Work request = Would you print every entry below exactly as written, omitting the images?

:::::

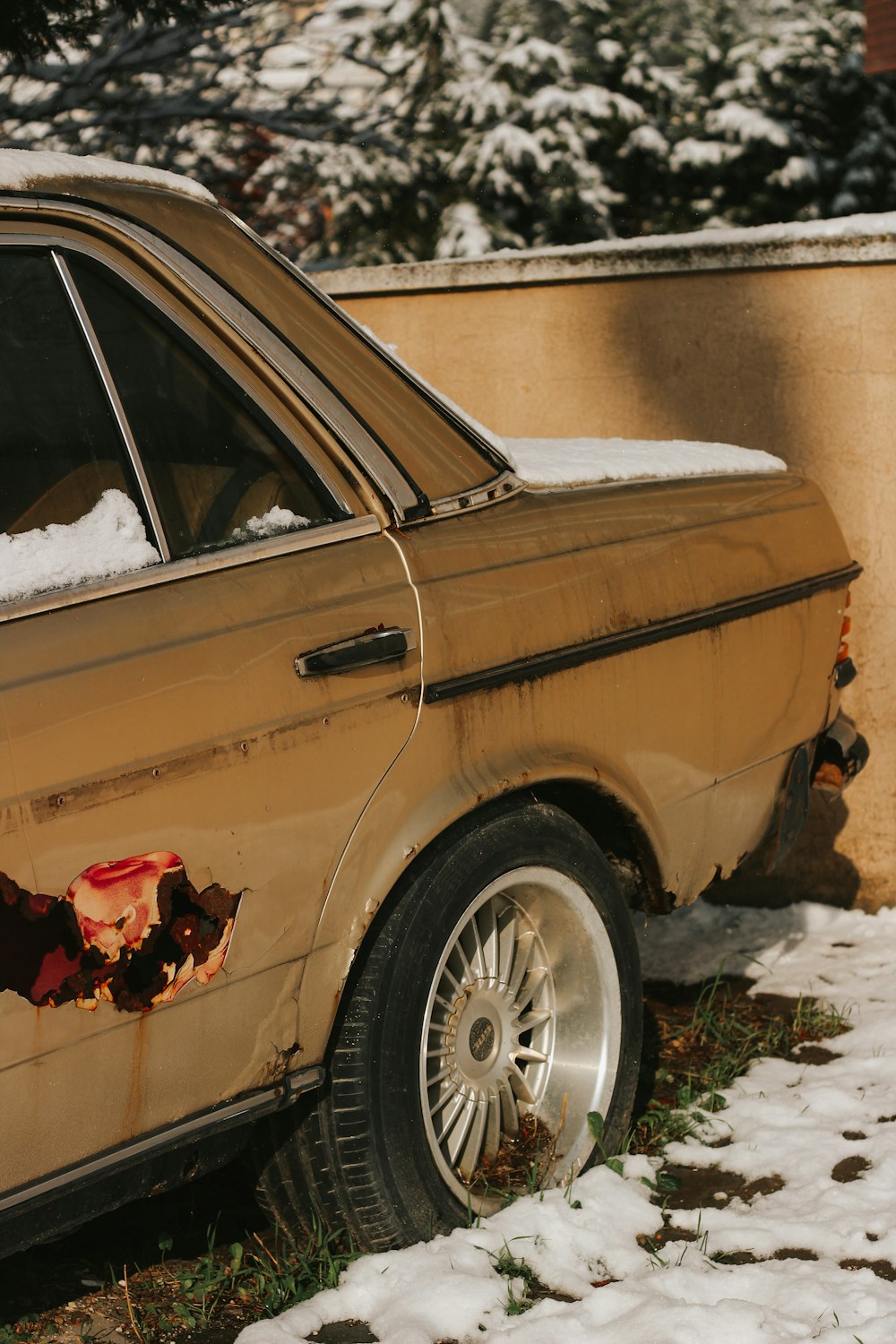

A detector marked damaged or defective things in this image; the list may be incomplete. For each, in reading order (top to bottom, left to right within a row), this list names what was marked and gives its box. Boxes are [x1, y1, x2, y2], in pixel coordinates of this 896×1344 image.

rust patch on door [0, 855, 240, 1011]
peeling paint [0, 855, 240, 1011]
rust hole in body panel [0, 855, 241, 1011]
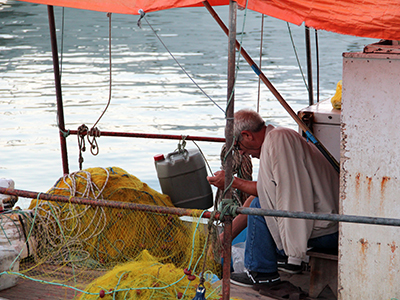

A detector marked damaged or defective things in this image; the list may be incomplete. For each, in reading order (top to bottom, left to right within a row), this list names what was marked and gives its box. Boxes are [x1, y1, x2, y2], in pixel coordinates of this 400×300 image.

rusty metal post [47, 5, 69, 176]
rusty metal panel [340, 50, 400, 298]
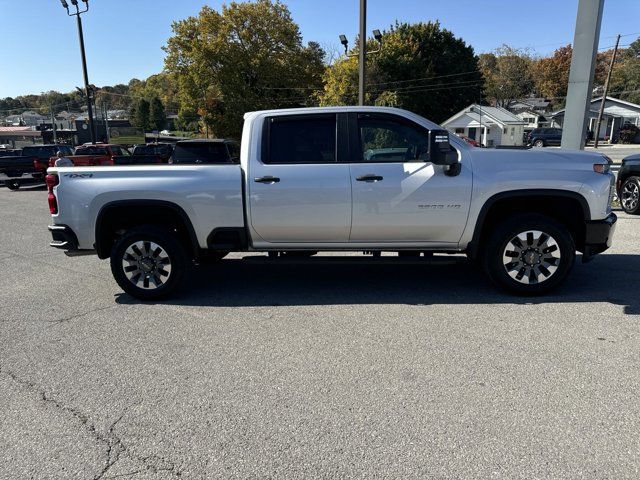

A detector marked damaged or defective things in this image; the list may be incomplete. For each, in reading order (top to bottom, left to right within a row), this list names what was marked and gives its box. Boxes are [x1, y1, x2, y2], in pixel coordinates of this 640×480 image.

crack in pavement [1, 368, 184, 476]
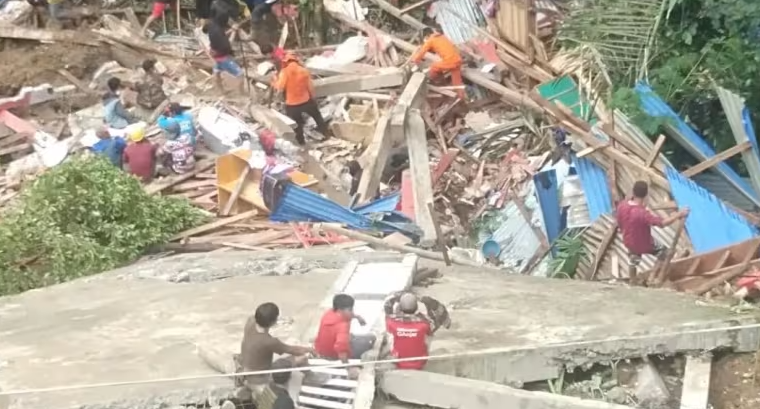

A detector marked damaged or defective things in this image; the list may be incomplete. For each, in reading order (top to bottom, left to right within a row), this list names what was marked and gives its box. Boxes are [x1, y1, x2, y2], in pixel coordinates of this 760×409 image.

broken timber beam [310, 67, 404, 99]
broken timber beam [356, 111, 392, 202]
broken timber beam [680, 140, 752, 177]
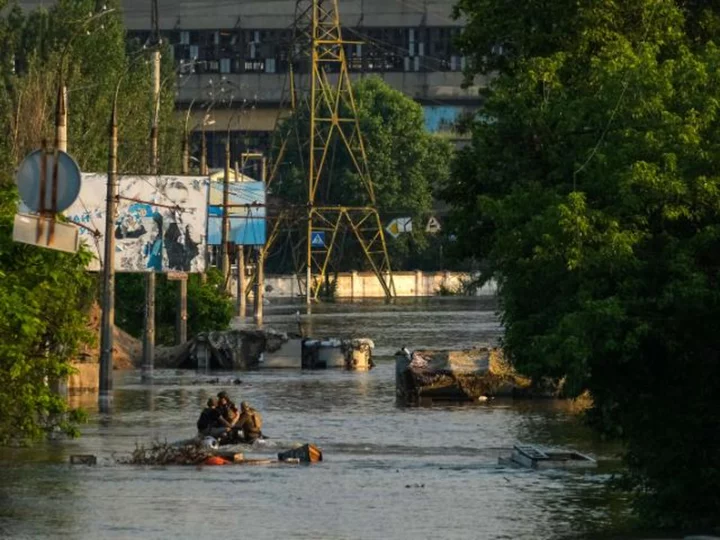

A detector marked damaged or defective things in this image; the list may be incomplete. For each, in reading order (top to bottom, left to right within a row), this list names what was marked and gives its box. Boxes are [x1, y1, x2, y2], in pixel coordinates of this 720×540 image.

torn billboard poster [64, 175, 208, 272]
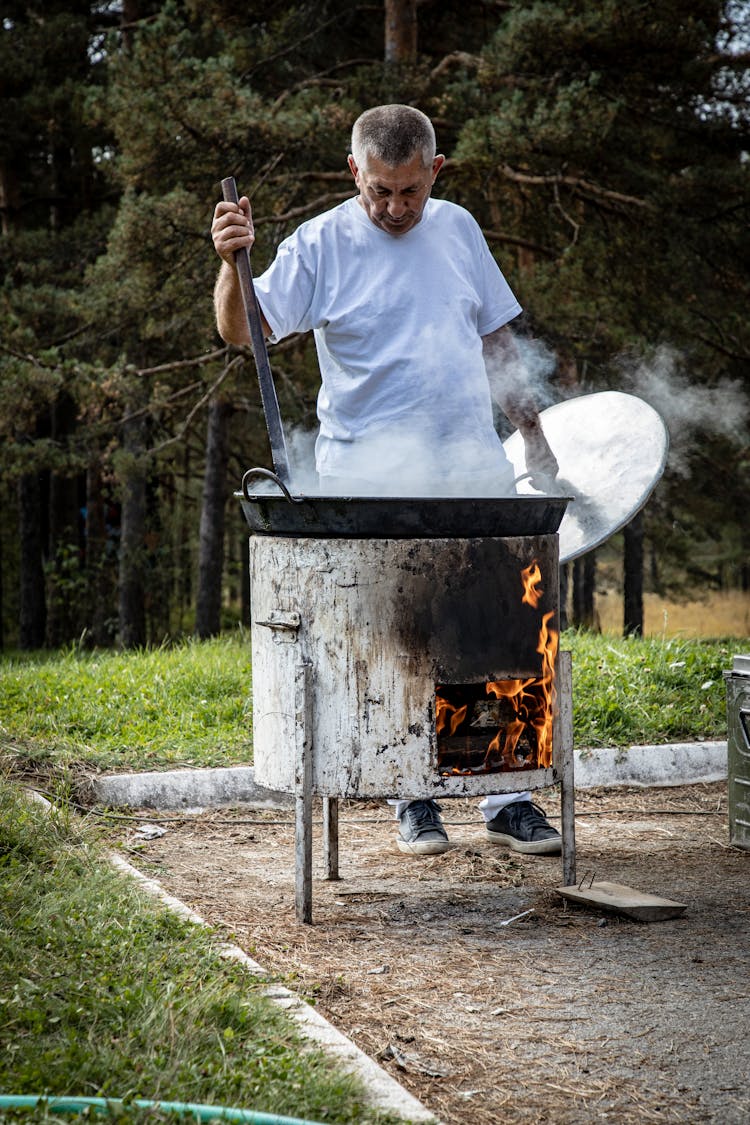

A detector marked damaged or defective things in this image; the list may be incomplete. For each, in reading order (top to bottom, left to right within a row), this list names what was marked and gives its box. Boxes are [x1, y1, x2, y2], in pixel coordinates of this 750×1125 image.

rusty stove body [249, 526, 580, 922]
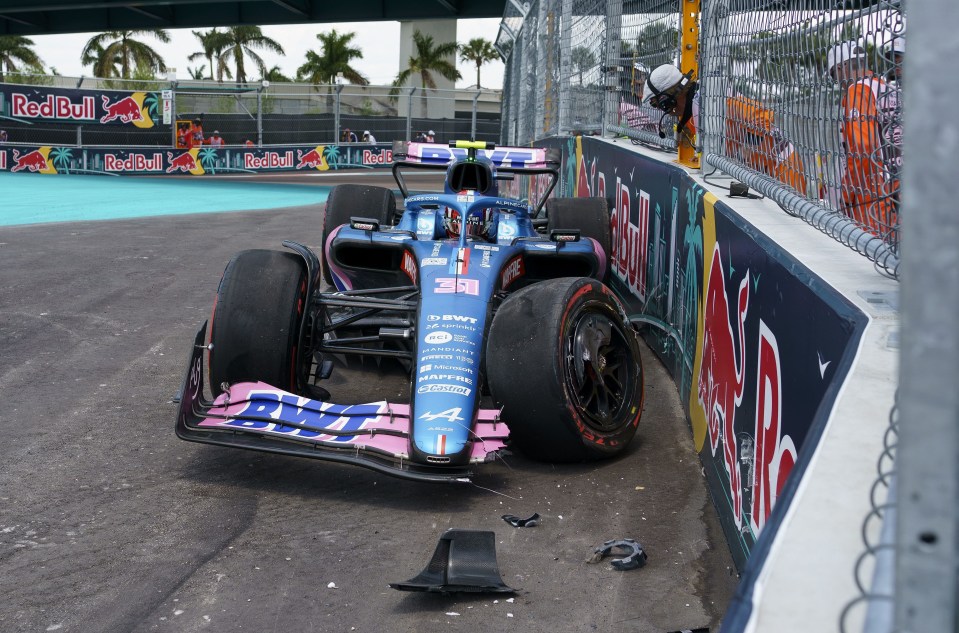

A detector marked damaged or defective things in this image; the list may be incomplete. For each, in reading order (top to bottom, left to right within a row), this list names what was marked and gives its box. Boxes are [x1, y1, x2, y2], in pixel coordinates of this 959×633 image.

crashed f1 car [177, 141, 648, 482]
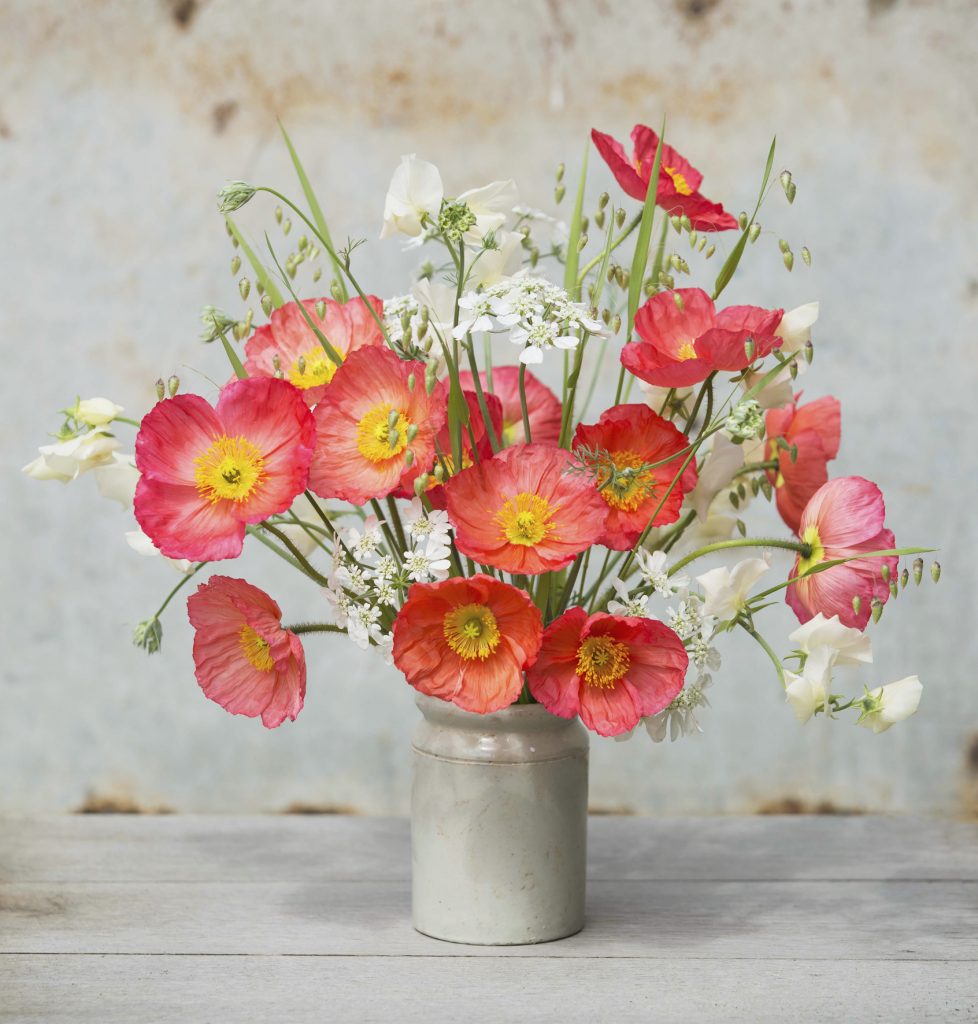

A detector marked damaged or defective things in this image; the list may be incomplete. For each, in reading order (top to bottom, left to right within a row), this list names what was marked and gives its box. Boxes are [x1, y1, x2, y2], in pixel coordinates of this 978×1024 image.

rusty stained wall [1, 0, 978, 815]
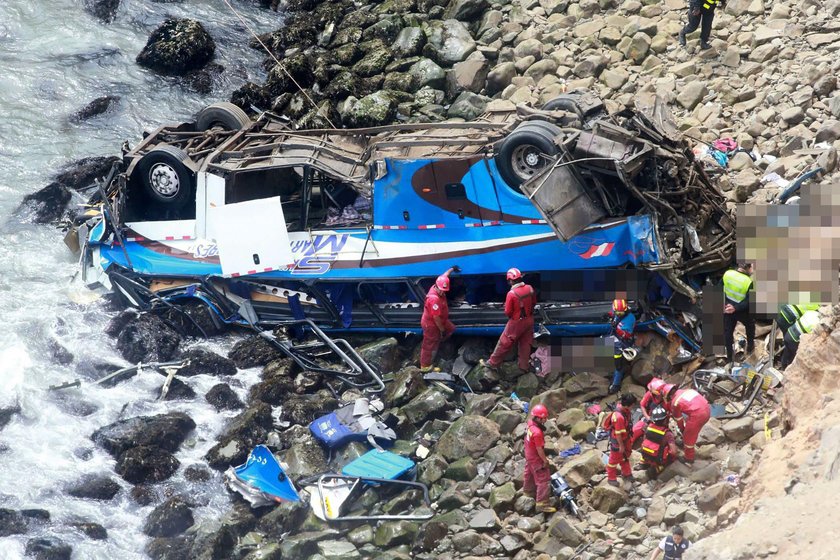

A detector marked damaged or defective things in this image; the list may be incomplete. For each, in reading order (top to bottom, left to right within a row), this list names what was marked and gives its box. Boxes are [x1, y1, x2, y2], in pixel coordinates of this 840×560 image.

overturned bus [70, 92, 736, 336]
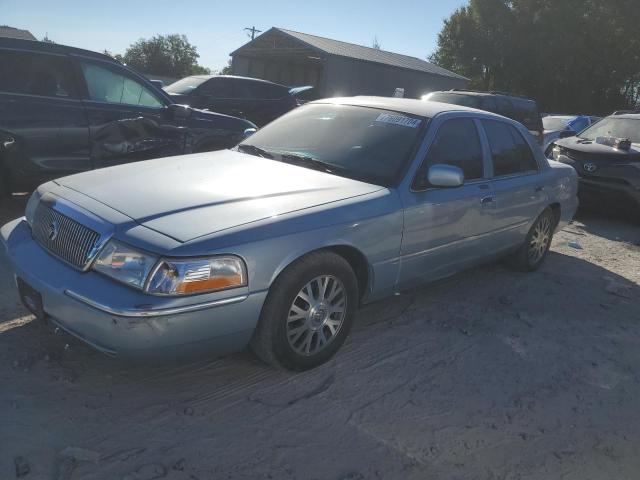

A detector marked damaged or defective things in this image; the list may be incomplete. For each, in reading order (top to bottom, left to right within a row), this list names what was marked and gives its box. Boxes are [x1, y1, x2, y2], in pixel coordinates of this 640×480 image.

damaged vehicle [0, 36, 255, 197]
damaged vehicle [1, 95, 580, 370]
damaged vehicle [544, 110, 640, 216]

:::::

Task answer =
A detector marked damaged or defective things in this image; the list may be incomplete. For each, in reading order (top to bottom, left to right within a row), this list names what was marked and gives its box. Boxes are [x1, y1, x2, y2], in pixel coordinates of this 896×1344 image.

rust patch on door [0, 855, 240, 1011]
peeling paint [0, 855, 240, 1011]
rust hole in body panel [0, 855, 241, 1011]

A detector marked damaged or defective things in this image; the list may be incomplete. For each, in reading order (top to bottom, left to right within a row), this list names what was marked and gives its box. Boxes are [x1, y1, x2, y2], in pixel coordinates of this 400×300 image.

rusty metal post [47, 5, 69, 176]
rusty metal panel [340, 50, 400, 298]

A detector marked damaged or defective things in this image; the list may be incomplete. For each, in reading order (top to bottom, left to right within a row), this list names what was marked and gives its box. Boxes are [x1, y1, x2, y2], in pixel coordinates of this 640×480 image.

crack in pavement [1, 368, 184, 476]

A detector marked damaged or defective things in this image; the list may be incomplete. For each, in reading order (top to bottom, left to right within a row), this list names what was marked and gives its box. Boxes are [x1, y1, x2, y2], in pixel coordinates of this 760×409 image.

broken timber beam [310, 67, 404, 99]
broken timber beam [356, 111, 392, 202]
broken timber beam [680, 140, 752, 177]

A detector marked damaged or defective things in this image; the list may be incomplete. For each, in reading order (top to bottom, left to right within a row), this list names what was marked and gives its box. Boxes are [x1, y1, x2, y2], in pixel coordinates of this 720×540 image.

torn billboard poster [64, 175, 208, 272]

A detector marked damaged or defective things in this image; the list may be incomplete. For each, in reading order (top to bottom, left to right within a row), this list names what was marked and gives its box. Boxes are [x1, y1, x2, y2], in pixel coordinates of this 750×1125 image.

rusty stove body [249, 526, 580, 922]

A detector marked damaged or defective things in this image; the list may be incomplete. For each, in reading order (top to bottom, left to right within a row), this list names what was marked and gives its box. Boxes are [x1, y1, x2, y2], in pixel coordinates of this 959×633 image.

crashed f1 car [177, 141, 648, 482]

A detector marked damaged or defective things in this image; the list may be incomplete. For each, in reading order (top to bottom, left to right within a row), this list names what was marked and gives its box. Boxes are [x1, y1, x2, y2], in pixel coordinates of this 978×1024 image.

rusty stained wall [1, 0, 978, 815]

A detector marked damaged or defective things in this image; the list may be incomplete. For each, in reading order (top to bottom, left to right within a row), this list names what was marked and gives its box. Boxes are [x1, y1, x2, y2], in pixel coordinates of this 840×560 image.

overturned bus [70, 92, 736, 336]

A detector marked damaged or defective things in this image; the list may be incomplete. For each, in reading order (top to bottom, left to right within a row), this list names what was marked and gives its box. Boxes are [x1, y1, x2, y2], in pixel coordinates of this 640×480 image.

damaged vehicle [0, 36, 255, 197]
damaged vehicle [1, 95, 580, 370]
damaged vehicle [544, 110, 640, 216]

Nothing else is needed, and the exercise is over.